13 settembre 2016 ore 11:20, Luca Lippi
Il governatore della Regione Lombardia ha annunciato attraverso il profilo Facebook e Twitter il ‘licenziamento’ di Equitalia. 
Scrive Maroni su Facebook: Oggi la Regione #Lombardia ha ‘licenziato’ #Equitalia. Come avevamo promesso. Siamo la prima Regione a farlo.

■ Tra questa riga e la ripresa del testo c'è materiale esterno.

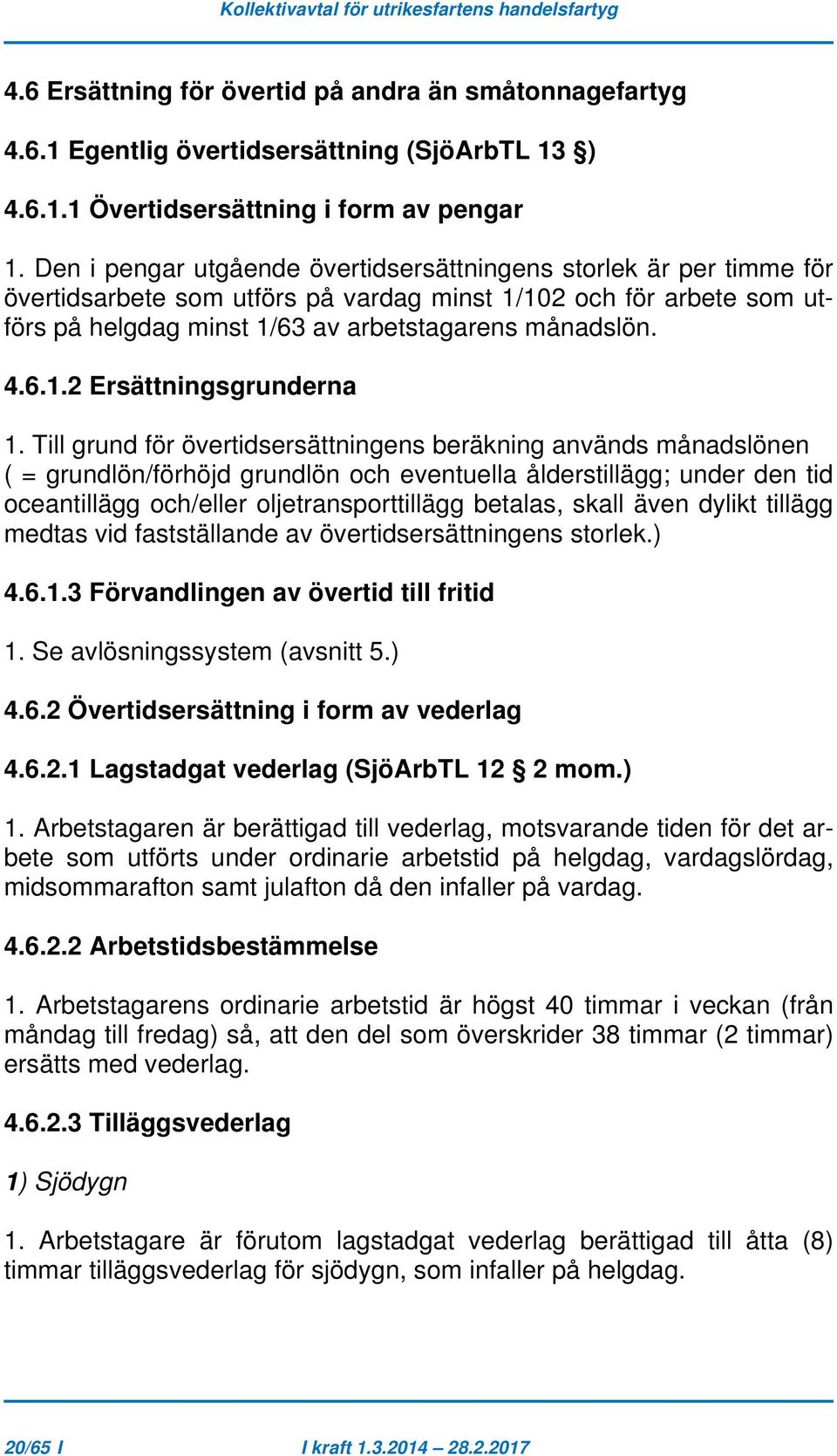 Kollektivavtal för utrikesfartens handelsfartyg

4.6 Ersättning för övertid på andra än småtonnagefartyg

4.6.1 Egentlig övertidsersättning (SjöArbTL 13 §)

4.6.1.1 Övertidsersättning i form av pengar

1. Den i pengar utgående övertidsersättningens storlek är per timme för övertidsarbete som utförs på vardag minst 1/102 och för arbete som utförs på helgdag minst 1/63 av arbetstagarens månadslön.

4.6.1.2 Ersättningsgrunderna

1. Till grund för övertidsersättningens beräkning används månadslönen ( = grundlön/förhöjd grundlön och eventuella ålderstillägg; under den tid oceantillägg och/eller oljetransporttillägg betalas, skall även dylikt tillägg medtas vid fastställande av övertidsersättningens storlek.)

4.6.1.3 Förvandlingen av övertid till fritid

1. Se avlösningssystem (avsnitt 5.)

4.6.2 Övertidsersättning i form av vederlag

4.6.2.1 Lagstadgat vederlag (SjöArbTL 12 § 2 mom.)

1. Arbetstagaren är berättigad till vederlag, motsvarande tiden för det arbete som utförts under ordinarie arbetstid på helgdag, vardagslördag, midsommarafton samt julafton då den infaller på vardag.

4.6.2.2 Arbetstidsbestämmelse

1. Arbetstagarens ordinarie arbetstid är högst 40 timmar i veckan (från måndag till fredag) så, att den del som överskrider 38 timmar (2 timmar) ersätts med vederlag.

4.6.2.3 Tilläggsvederlag

1) Sjödygn

1. Arbetstagare är förutom lagstadgat vederlag berättigad till åtta (8) timmar tilläggsvederlag för sjödygn, som infaller på helgdag.

20/65 I I kraft 1.3.2014 – 28.2.2017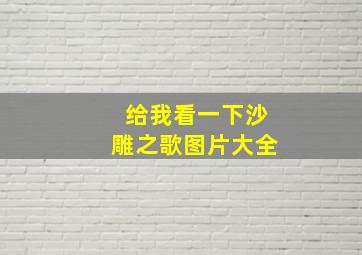 给我看一下沙雕之歌图片大全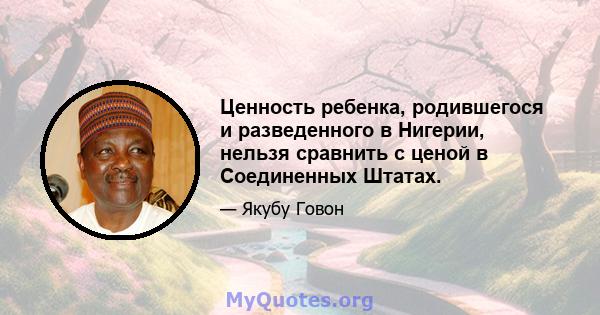 Ценность ребенка, родившегося и разведенного в Нигерии, нельзя сравнить с ценой в Соединенных Штатах.

— Якубу Говон

MyQuotes.org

Nella seduta odierna la Giunta ha approvato la proposta dell'assessore Garavaglia di affidare (a partire dal 15 settembre) la riscossione dei tributi di competenza regionale ad un nuovo concessionario: ciò significa riduzione dei costi per la Regione, riduzione delle spese per i contribuenti e (soprattutto) un rapporto con i cittadini e le imprese rispettoso e attento alle esigenze individuali.
Che significa?
In sostanza, nella seduta di ieri della Giunta regionale si è sancito l'avvio del nuovo sistema di riscossione coattiva a partire dal 15 settembre 2016 attraverso il nuovo Concessionario Rti Publiservizi e Duomo Gpa. 
In una nota della regione Lombardia si legge: "individuato il nuovo concessionario mediante una gara ad evidenza pubblica, su scala europea". 

Maroni licenzia Equitalia, è già modello Lombardia: cosa cambia

Cosa cambia?
Cambia che per la Regione Lombardia, ci sarà (secondo i calcoli dei tecnici della Regione) una riduzione dei costi di aggio, che passeranno dall'8% al 5,9%, e per i contribuenti una riduzione delle spese postali. 
Concretamente, i debiti si devono sempre pagare, si riducono in parte le spese di mora e interessi e soprattutto scompare la fastidiosa sensazione di vessazione.
Sempre nella nota della Regione Lombardia si legge: "Viene quindi eliminata la cartella esattoriale e introdotta l'ordinanza ingiunzione di pagamento quale strumento per il recupero coattivo delle somme dovute a Regione Lombardia e risultate inevase anche a seguito di comunicazioni informali finalizzate a regolarizzare la posizione avvalendosi degli istituti giuridici deflattivi del contenzioso (avvisi bonari, ravvedimento operoso)".
Congiuntamente all'abbandono di Equitalia, la Regione ha realizzato una campagna di regolarizzazione agevolata, in sostanza applica le consuetudini del “Fisco amico”; nella pratica, crea le condizioni per una efficace riscossione, e tanto è vero giacché il sistema è stato utilizzato per regolarizzare le posizioni relative alle tasse automobilistiche non riscosse. 
L’esempio della riscossione bonaria delle tasse automobilistiche ha prodotto una significativa riduzione delle posizioni: la campagna ha permesso di regolarizzare circa 1.000.000 di posizioni sospese.
Conclude la nota della regione:  "L'abbandono di Equitalia centra l'obiettivo, perseguito da Giunta e Consiglio regionali, un fisco vicino al cittadino creando un modello di fiscalità regionale più vicina al contribuente, che nel rispetto delle normative vigenti, viene valorizzato primariamente in quanto cittadino".